* [Порядок выполнения]: Продолжите текст о продаже Аляски, начав сразу после его последнего предложения.

* [Фрагмент источника]:
--
Продажа родины

Россия сосредотачивалась

       При концентрации усилий государства на решении внутренних проблем торговля отдаленными частями Родины может оказаться неизбежной.
       
       Продажа Аляски стала предметом как мрачноватых анекдотов (например: колымские зэки благодарят Александра II за то, что хотя бы на Аляске не будет лагерей, поскольку она продана американцам), так и патриотических сетований. Спустя тридцать лет после продажи Аляски на полуострове нашли золото, а нефтяной кризис 70-х годов нашего века стимулировал разработку богатых месторождений нефти. Тут Александра II скорее нещадно ругали.
       Для вынесения исторического суждения надо прояснить два вопроса: как Россия приобрела Аляску, и как она ее лишилась.
--
* [Исходные данные]:
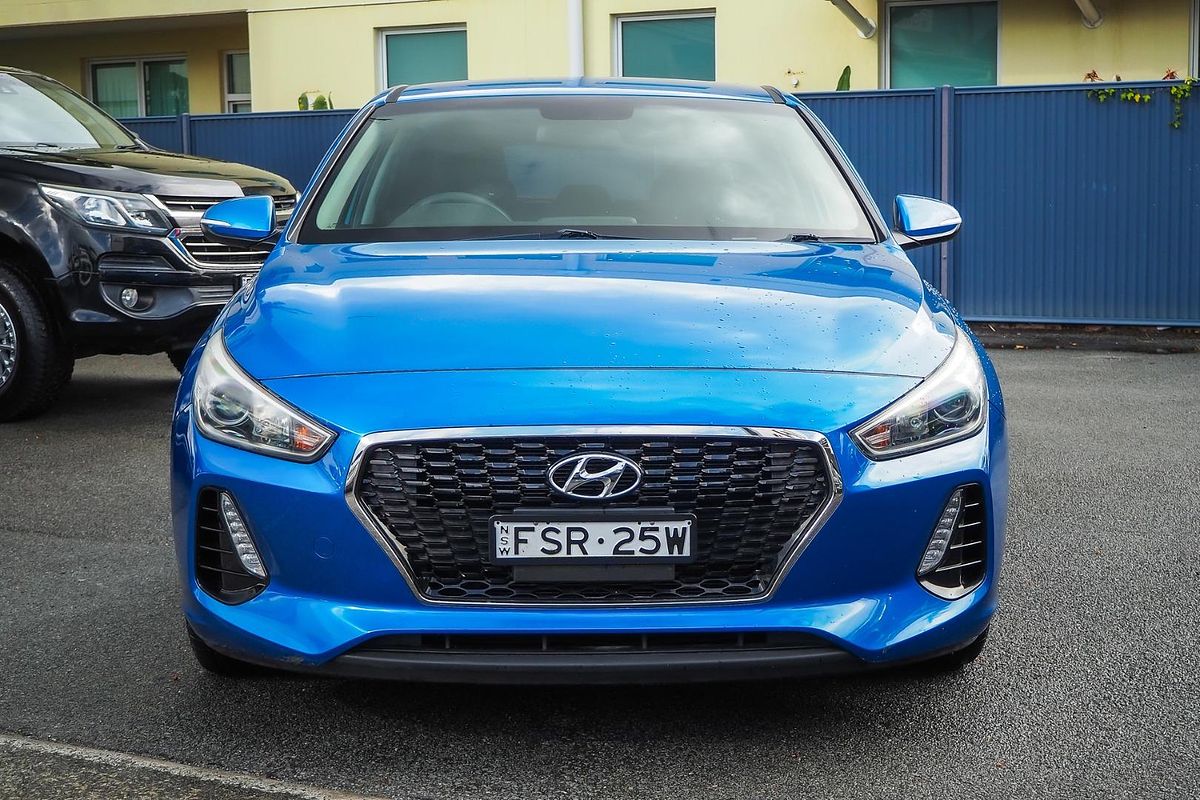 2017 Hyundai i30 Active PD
--
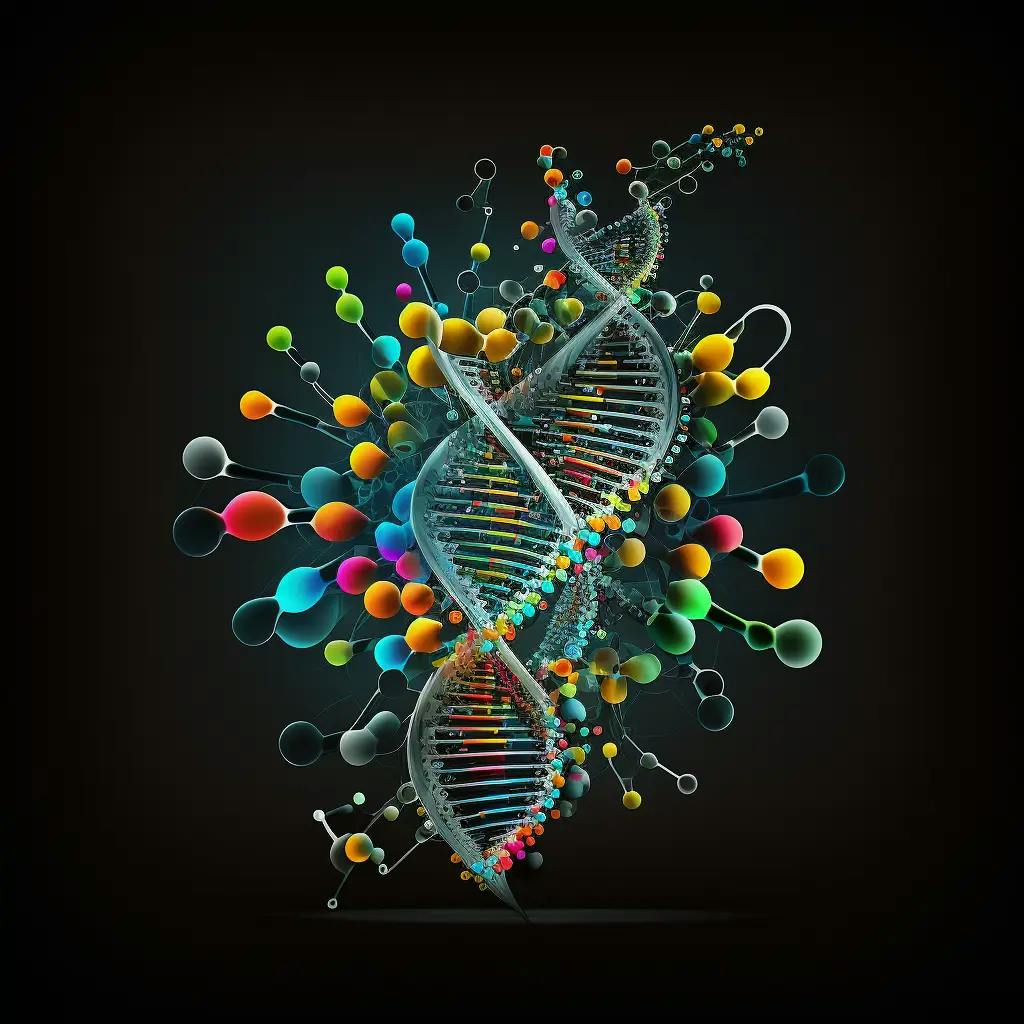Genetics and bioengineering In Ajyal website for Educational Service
--
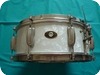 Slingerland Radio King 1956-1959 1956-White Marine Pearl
--
* [Ответ на задание]:
       Российские поселения в Северной Америке (не только на Аляске, но и в Калифорнии) явились в рамках феномена землепроходчества, берущего свое начало еще от владимиро-суздальской эпохи и необычайно стимулированного последующим усилением центральной власти. В европейских государствах от взаимоупора власти и подданных деться было некуда, ибо подданным было некуда бежать: кругом были либо естественные природные границы (моря, горы, океаны), либо столь же внутренне взаимоупертые соседние державы. Приходилось как-то приноравливаться друг к другу. Русское царство ни с севера, ни с востока не имело подобных границ, поэтому усиление государственного давления вызывало не столько интенсификацию хозяйственной и политической жизни, как то было на Западе, сколько стремление бежать дальше, в еще неосвоенные властью пределы, ибо в этих новых пределах можно было до поры до времени сохранять прежний экстенсивный уклад жизни и хозяйства. Так шло освоение Сибири вплоть до Великого океана, так явились и русские поселения в Северной Америке — как попытка воплотить вековечную мечту об Опоньском царстве, стране Инонии, граде Китеже, т. е. патриархальную утопию с ненарушаемой чистотой прадедами заповеданного быта.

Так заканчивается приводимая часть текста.